Dear UM Family,
As we prepare to welcome students to campus for fall semester, we do so in a world that is dramatically changed from only a few months ago. The pandemic has impacted the ways we interact with one another and focused our attention on protecting the most vulnerable among us. Likewise, the killing of George Floyd has caused us to examine our hearts and our actions as we confront the issue of racial inequity in the distribution of justice in our country.
This week, I received an email from a recent graduate who loves her university, but also urges us to do more. She asked that we send a statement saying that we care and show people that Christianity believes in unity. I told her I disagreed with one thing she said – I feel it is not enough to “say” that we care. Actions speak louder than words. To that end, this fall we will form a diversity committee of students, faculty and staff to assess diversity on campus and recommend initiatives. Before the COVID situation forced us to move online, I had met with local government and school officials about partnerships that would lead to more minority students from our community at the university. We have been discussing partnerships where our faculty would go to these schools to help assist their students in preparing for college. I look forward to resuming those conversations, and initiating many more.
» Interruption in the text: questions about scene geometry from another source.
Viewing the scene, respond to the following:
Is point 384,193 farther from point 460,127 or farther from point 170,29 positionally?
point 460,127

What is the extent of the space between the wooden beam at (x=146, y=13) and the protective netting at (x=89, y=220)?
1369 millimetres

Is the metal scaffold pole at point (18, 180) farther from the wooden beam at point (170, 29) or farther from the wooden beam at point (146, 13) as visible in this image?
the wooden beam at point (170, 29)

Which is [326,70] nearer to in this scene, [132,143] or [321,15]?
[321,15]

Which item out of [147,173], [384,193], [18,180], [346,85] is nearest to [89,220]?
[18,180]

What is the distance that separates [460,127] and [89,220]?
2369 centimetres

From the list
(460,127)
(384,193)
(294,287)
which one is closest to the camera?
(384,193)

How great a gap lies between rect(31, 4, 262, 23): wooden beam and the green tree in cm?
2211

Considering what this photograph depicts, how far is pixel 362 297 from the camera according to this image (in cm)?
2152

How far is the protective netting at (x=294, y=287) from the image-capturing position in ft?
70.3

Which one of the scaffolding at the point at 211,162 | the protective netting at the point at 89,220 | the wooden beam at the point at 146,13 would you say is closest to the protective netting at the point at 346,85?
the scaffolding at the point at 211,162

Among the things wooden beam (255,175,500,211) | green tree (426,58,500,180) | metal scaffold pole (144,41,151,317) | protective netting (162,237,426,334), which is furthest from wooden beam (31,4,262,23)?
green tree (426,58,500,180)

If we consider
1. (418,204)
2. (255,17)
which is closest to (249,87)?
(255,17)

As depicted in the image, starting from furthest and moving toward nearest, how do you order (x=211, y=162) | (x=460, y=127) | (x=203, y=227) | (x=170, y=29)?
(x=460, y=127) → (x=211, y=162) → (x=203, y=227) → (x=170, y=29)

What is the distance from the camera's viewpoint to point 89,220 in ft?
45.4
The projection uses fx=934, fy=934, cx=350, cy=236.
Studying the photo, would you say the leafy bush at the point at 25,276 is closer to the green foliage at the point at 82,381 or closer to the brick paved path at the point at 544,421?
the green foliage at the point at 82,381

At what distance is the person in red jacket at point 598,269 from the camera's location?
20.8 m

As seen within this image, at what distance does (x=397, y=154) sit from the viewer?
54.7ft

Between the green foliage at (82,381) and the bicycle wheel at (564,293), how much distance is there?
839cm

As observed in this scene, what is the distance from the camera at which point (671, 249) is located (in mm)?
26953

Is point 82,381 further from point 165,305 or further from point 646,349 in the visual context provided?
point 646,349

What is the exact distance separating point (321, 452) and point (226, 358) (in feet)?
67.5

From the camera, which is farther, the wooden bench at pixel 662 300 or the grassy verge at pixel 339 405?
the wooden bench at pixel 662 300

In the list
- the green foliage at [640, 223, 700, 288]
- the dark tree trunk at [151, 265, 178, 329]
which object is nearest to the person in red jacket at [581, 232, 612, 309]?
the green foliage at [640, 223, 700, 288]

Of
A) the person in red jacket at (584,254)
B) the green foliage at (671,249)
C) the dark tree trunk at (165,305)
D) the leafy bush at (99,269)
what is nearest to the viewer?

The world is a broken place, and there is much to do. Yet in the midst of this brokenness, there is Hope. Jesus gave us the guiding principle for us all to follow. He never said that we would be counted among His followers based on our political party, the color of our skin, or our economic status. In John 13:35, He said we would be known as His disciples if we love one another. I am troubled that so many in our world only deal in hate. Dr. Martin Luther King, Jr. beautifully expressed the futility of this path when he noted that “darkness cannot drive out darkness; only light can do that. Hate cannot drive out hate; only love can do that.” The love that the world needs today comes from the sincere desire to be like Jesus.
May we never as a nation or as a university think that we have perfected Christ-like love. The goal of the framers of the United States Constitution was to form a “more perfect” Union. This is still a work in progress. My prayer is that we all do our part in Christ-like love to keep pressing toward that goal.
The University of Mobile exists to shine the light of Christ’s love throughout this broken world. We do this through all alumni, students, faculty, staff and supporters who live out this belief.
We do this through you.
Lonnie Burnett, PhD
President
University of Mobile
Lonnie Burnett, Ph.D., is the fifth president of his alma mater, the University of Mobile. A long-time professor of history, dean and administrator at UM, Dr. Burnett previously taught U.S. history at the middle and high school levels in the Mobile County Public School System. Dr. Burnett has served as a member of the Saraland City School Board since 2010 and was one of five school board members statewide to be named to the 2017 All-State School Board by the Alabama Association of School Boards. He received the university’s Mitford Ray Megginson Research Award in 2006 and is the author of two books published by the University of Alabama Press, “Henry Hotze: Confederate Propagandist,” and “The Pen Makes a Good Sword: John Forsyth of the Mobile Register.” He has written numerous articles, book chapters and reviews, and is managing editor for The Alabama Review, a quarterly journal of Alabama history published by the Alabama Historical Association in cooperation with the University of Mobile. He is an active member of Redemption Church in north Mobile. His wife, Lynne, and daughter, Lauren Burnett Wetzel, are both University of Mobile graduates.